[Tasks and exercises]
1: In the revision notes, how often is the temperature measured during the reaction?
2: Repeat the passage of the revision notes between "Question 52" and "of a calorimeter.", inclusive.

[Supplied text]
▬▬▬▬▬▬▬▬▬▬

What is the problem with measuring the temperature change of a reaction between two solids or liquids?

Answer 49

Lots of heat is lost to the surroundings (or gained, if the reaction is endothermic).

Question 50

What method can be used to minimise the error in measuring the temperature change of a reaction between two solids or liquids?

Answer 50

1) Measure the temperature throughout the reaction every 30 seconds
2) Plot a graph of temperature against time -> There will be a curve
3) Extrapolate the curve from the RHS of the peak or trough to the left until the start of the reaction
4) Read off the temperature at the time when the reaction started
5) Compare this with the initial temperature reading to find the temperature change

(See pg 106 of revision guide)

Question 51

Remember to practise drawing temperature-time graphs for a reaction and extrapolating to find the temperature change.

Answer 51

Pg 106 of revision guide

Question 52

How can you measure the temperature change in a combustion reaction?

Answer 52

1) Set up a calorimeterr with the fuel underneath it.

2) Measure the temperature change of the reaction.

Question 53

Describe the structure of a calorimeter.

▬▬▬▬▬▬▬▬▬▬

[Source data]
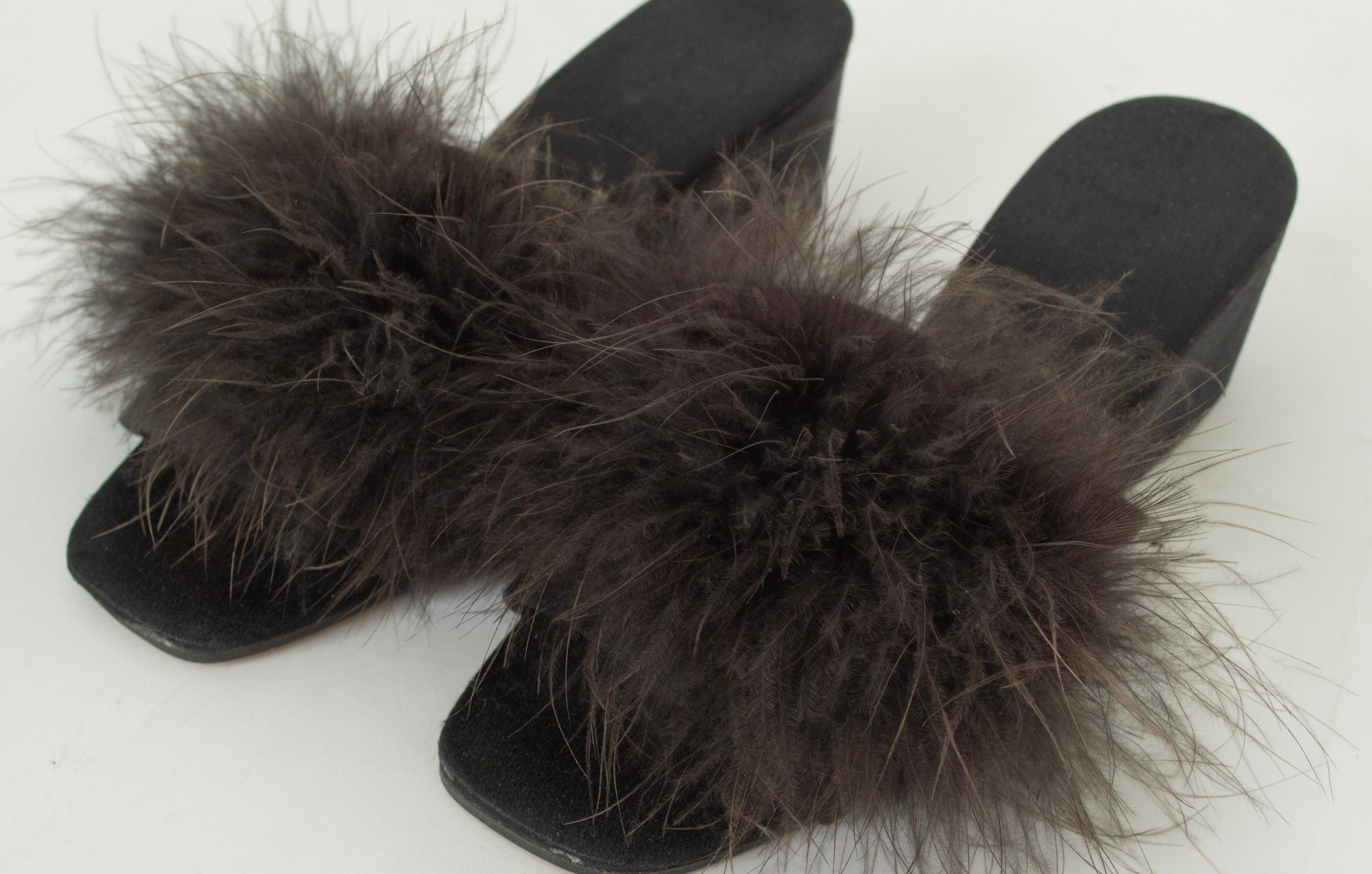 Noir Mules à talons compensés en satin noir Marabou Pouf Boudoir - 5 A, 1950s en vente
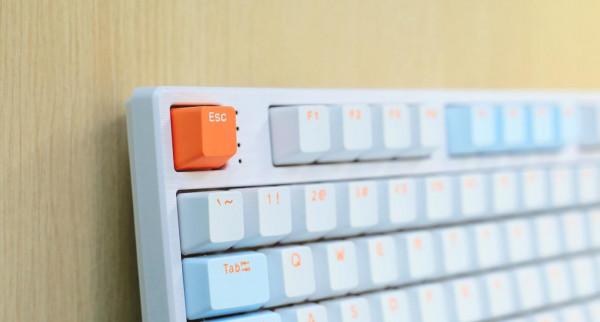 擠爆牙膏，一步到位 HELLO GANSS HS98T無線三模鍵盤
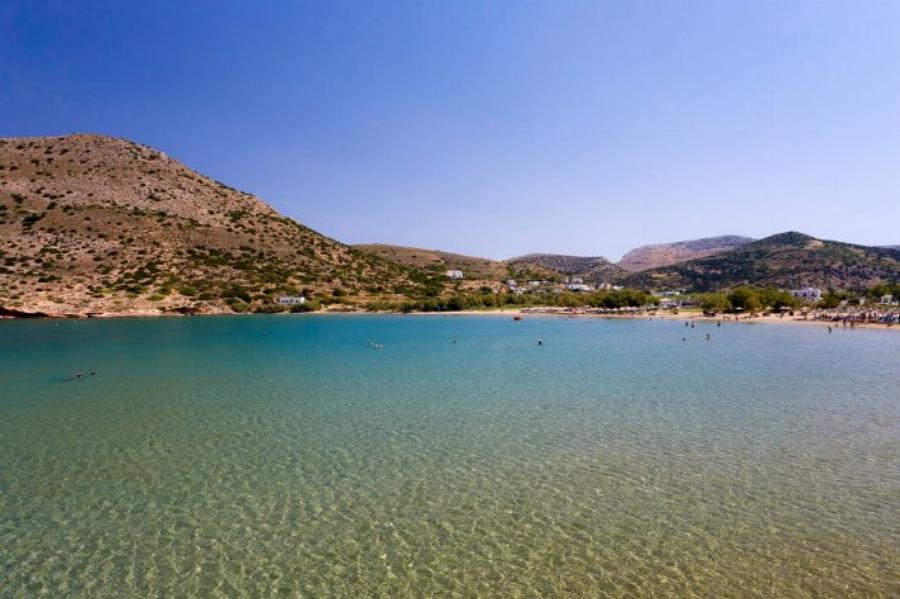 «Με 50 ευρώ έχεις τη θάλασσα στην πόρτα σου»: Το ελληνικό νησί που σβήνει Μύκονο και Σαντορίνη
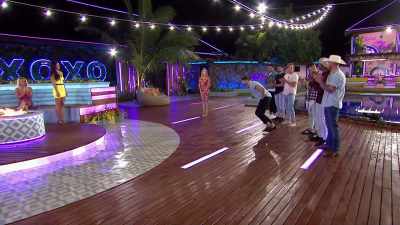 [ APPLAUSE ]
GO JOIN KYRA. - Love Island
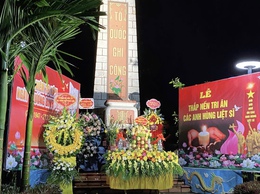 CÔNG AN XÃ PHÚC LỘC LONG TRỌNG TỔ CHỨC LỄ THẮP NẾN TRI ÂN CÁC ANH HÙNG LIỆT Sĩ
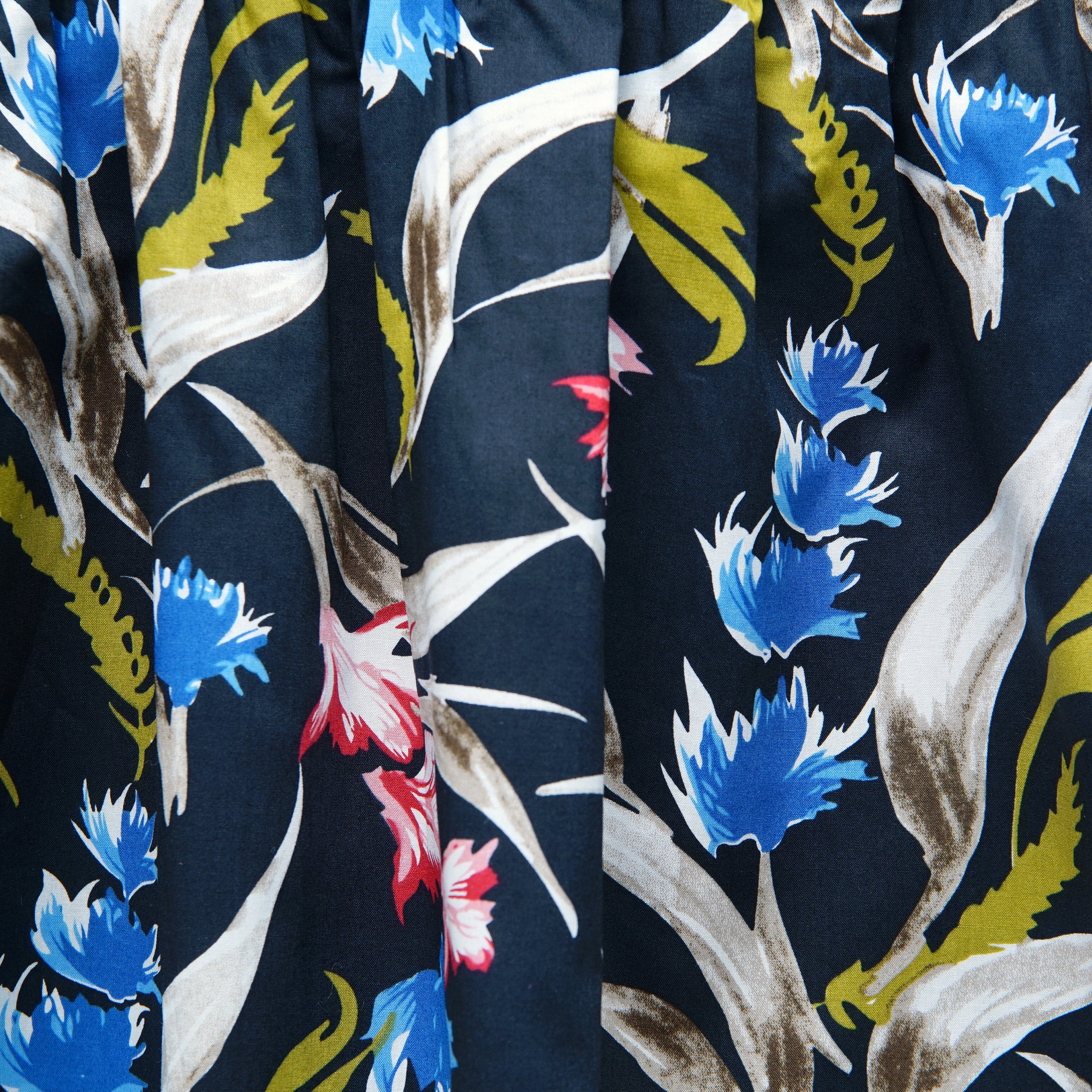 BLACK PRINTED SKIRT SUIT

▬▬▬▬▬▬▬▬▬▬

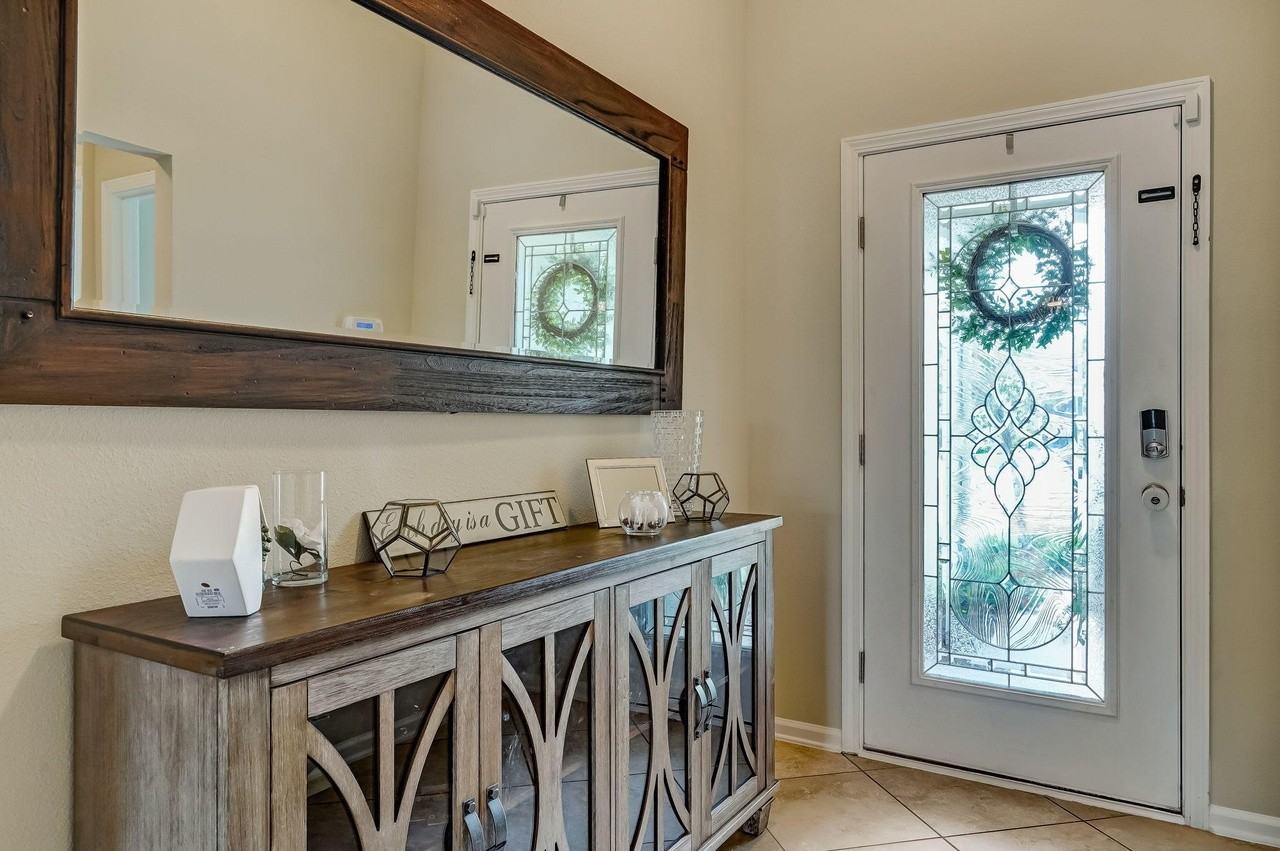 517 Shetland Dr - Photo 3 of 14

▬▬▬▬▬▬▬▬▬▬

[Your responses]
1: Every 30 seconds.

2:
Question 52

How can you measure the temperature change in a combustion reaction?

Answer 52

1) Set up a calorimeterr with the fuel underneath it.

2) Measure the temperature change of the reaction.

Question 53

Describe the structure of a calorimeter.